All the inconveniences one grumbles about—packed trains, condominiums towering over every scrap of land, pavements lost to shops and eating stalls—testify to the dynamic urge to survive. More than half of India’s population is below 25; more than 65 per cent is under 35. The average age will be 29 by 2020, making India the world’s youngest country with 64 per cent of its population of working age. This youth surge isn’t hamstrung by fuddy-duddy notions of nationalism. Only dead-end kids are. Somerset Maugham’s belief that the Angry Young Man movement would fizzle out if its protagonists had an extra thousand pounds a year (a huge sum in those days) also fits the rampaging goons who spearhead ultra-patriotic dals and senas. Of course, they are instruments of a grim political agenda that includes vandalising churches, attacking discos and dance halls and terrorising Muslims under the guise of protecting cows. But ruthless professionals with an axe to grind wouldn’t have found so many ready recruits if there hadn’t been idle hands galore in the deprivation of society’s lower reaches. 

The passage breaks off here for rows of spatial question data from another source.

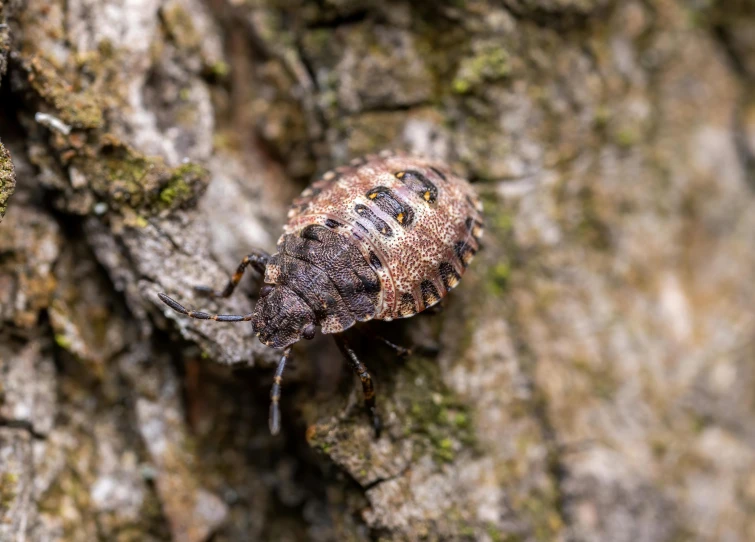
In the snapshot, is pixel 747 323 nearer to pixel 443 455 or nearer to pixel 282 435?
pixel 443 455

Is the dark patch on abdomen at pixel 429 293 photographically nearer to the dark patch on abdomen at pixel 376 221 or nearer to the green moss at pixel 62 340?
the dark patch on abdomen at pixel 376 221

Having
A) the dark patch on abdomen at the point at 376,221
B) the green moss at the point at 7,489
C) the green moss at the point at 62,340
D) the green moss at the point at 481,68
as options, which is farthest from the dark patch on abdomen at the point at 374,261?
the green moss at the point at 7,489

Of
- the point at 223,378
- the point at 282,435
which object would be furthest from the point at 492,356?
the point at 223,378

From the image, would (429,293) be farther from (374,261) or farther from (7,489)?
(7,489)

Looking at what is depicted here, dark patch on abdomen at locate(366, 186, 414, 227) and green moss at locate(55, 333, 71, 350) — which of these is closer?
dark patch on abdomen at locate(366, 186, 414, 227)

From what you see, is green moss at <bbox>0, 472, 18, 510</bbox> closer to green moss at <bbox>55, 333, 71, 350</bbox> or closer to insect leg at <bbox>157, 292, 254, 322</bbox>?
green moss at <bbox>55, 333, 71, 350</bbox>

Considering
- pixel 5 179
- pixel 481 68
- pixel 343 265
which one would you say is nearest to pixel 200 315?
pixel 343 265

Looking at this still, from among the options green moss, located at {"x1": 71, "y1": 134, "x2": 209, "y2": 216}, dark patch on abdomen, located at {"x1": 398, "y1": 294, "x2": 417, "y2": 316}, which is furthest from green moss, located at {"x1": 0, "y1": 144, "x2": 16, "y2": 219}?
dark patch on abdomen, located at {"x1": 398, "y1": 294, "x2": 417, "y2": 316}
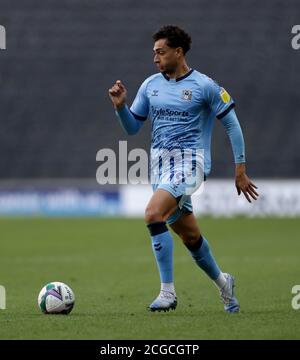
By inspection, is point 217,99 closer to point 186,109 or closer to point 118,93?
point 186,109

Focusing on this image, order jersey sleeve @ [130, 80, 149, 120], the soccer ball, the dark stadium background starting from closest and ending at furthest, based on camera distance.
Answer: the soccer ball < jersey sleeve @ [130, 80, 149, 120] < the dark stadium background

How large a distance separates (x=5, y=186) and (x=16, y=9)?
200 inches

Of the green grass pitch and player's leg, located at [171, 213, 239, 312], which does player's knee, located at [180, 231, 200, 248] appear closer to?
player's leg, located at [171, 213, 239, 312]

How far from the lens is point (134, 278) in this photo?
41.5 ft

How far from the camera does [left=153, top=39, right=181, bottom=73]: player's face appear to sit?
848cm

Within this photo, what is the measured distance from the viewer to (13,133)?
26.4 metres

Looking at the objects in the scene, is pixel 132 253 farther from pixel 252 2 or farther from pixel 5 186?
pixel 252 2

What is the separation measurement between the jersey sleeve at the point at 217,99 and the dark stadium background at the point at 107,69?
1732cm

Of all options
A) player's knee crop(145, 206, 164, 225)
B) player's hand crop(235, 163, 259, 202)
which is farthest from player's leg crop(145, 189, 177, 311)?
player's hand crop(235, 163, 259, 202)

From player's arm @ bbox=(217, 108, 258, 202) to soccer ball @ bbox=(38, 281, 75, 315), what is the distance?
1.69 metres

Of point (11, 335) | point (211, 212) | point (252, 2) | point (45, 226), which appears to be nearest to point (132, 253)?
point (45, 226)

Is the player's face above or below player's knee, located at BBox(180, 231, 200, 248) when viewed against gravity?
above

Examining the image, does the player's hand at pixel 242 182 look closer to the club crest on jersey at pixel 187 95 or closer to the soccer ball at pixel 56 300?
the club crest on jersey at pixel 187 95

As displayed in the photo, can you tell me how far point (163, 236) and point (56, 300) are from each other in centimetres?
104
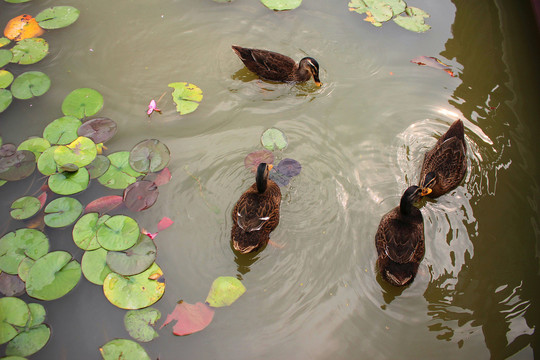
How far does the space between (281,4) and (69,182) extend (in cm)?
419

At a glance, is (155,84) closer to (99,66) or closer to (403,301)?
(99,66)

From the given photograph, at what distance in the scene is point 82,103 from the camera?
5.13 metres

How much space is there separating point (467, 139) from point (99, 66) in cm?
537

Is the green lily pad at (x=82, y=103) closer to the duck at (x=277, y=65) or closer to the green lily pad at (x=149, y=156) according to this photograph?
the green lily pad at (x=149, y=156)

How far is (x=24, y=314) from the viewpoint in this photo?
3697 mm

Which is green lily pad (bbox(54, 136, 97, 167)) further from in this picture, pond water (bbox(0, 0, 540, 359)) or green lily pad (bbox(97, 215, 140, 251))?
green lily pad (bbox(97, 215, 140, 251))

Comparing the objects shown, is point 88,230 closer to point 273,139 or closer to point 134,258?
point 134,258

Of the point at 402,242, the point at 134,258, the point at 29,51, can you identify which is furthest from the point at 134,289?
the point at 29,51

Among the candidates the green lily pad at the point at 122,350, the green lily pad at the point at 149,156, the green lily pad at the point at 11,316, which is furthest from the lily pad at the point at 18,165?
the green lily pad at the point at 122,350

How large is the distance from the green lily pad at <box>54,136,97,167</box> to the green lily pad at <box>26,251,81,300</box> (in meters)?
1.13

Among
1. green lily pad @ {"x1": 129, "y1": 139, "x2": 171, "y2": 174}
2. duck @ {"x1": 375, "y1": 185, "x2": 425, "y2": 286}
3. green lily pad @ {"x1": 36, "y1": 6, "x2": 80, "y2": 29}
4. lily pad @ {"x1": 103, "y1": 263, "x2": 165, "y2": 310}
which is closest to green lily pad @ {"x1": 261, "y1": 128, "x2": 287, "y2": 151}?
green lily pad @ {"x1": 129, "y1": 139, "x2": 171, "y2": 174}

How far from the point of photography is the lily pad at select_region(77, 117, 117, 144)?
4879mm

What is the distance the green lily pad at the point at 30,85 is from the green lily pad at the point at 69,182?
4.93 feet

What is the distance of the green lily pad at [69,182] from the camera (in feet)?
14.4
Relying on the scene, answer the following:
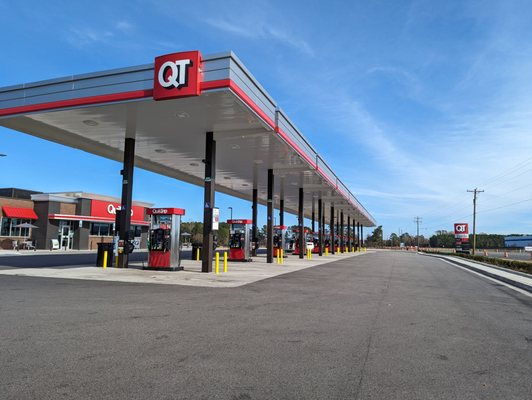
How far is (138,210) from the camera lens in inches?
2114

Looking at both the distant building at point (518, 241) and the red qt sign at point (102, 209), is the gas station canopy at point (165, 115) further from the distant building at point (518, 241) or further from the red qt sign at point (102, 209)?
the distant building at point (518, 241)

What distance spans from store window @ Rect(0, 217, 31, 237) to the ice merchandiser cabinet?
3062cm

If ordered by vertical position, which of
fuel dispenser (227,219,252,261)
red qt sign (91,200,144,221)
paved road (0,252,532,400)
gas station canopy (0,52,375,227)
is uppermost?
gas station canopy (0,52,375,227)

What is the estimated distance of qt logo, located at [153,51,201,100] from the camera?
13266 millimetres

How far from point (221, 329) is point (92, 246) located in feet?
149

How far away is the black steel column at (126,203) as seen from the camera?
19328 millimetres

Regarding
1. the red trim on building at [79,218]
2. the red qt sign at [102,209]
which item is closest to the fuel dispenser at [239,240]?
the red trim on building at [79,218]

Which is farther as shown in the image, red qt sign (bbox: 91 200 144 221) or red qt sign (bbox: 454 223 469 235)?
red qt sign (bbox: 454 223 469 235)

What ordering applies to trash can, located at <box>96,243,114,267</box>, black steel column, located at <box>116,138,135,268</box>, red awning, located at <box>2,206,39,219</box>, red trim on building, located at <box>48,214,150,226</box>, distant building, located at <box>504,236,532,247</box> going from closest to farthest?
black steel column, located at <box>116,138,135,268</box> → trash can, located at <box>96,243,114,267</box> → red awning, located at <box>2,206,39,219</box> → red trim on building, located at <box>48,214,150,226</box> → distant building, located at <box>504,236,532,247</box>

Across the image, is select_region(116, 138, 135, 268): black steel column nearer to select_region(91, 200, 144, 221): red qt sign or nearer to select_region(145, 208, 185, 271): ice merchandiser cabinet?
select_region(145, 208, 185, 271): ice merchandiser cabinet

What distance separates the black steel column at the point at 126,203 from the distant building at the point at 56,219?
2545cm

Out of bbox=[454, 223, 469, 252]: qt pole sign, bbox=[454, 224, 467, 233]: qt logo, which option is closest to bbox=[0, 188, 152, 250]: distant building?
bbox=[454, 224, 467, 233]: qt logo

At the top, the youth surge translates into a clamour for work visas in Western countries. Lower down, it seeks a toehold on the ladder of upward mobility. A major reason for the Bengal Left Front’s rout after 34 years in power was its failure to follow up the land revolution. Released from bondage to the soil, a generation of lusty young men yearned for white-collar respectability as bhadralok, like the early batch of students at Punjab Agricultural University in Ludhiana. Also sons of peasants, they refused to fall in with official plans to send them back to the land with enhanced skills. Having escaped the village, the least they demanded was employment in the block development office. The spectre stalks Bengal again. If the BJP seems to have scratched some slight success, it is not because voters have discovered a rich Hindutva seam but because young Bengalis fear that Mamata Banerjee’s failure to attract job-generating investment, reports of a continuing influx from Bangladesh, and minority quotas at government officers will leave them with only scraps and crumbs. 

Jagannath, my office driver in Kolkata, rose to the dilemma. Apart from his regular hours, he grabbed every chance of overtime, driving night and day, separating the two with a quick wash and change in the driver’s rest room and a snatched meal in the canteen. To my question about his neglected children, Jagannath retorted, “When they grow up, which would they like more? Remembering their father sat at home and held their hand or that he worked hard to send them to St Jerome’s English Medium School?” Talking to people like him, I sensed in those years of Marxist rule an increasingly sharp awareness building into resentment that while English teaching was dwindling away in government schools, which was all they could afford, the netas sent their children to Anglo-Indian schools. 

English holds the key to success for an Indian. His future often lies beyond the seas, in Britain, Australia and—increasingly— the US. Denied legitimate access to the language, he will wangle informal access through crammers, tuition, correspondence courses notes and made-easies. Many more so-called English-medium schools will sprout and flourish. Years of import-substitution austerity have taught us skills of evasion, inventiveness, compromise and manipulation. Come what may, the ambitious young Indian will not allow political opportunism and obtuseness to cheat him of a chance to better his lot. 

But it might all be a con trick. The presidential order on public speeches could be only to impress cow-belt voters while the real business of living is conducted in English beyond their reach.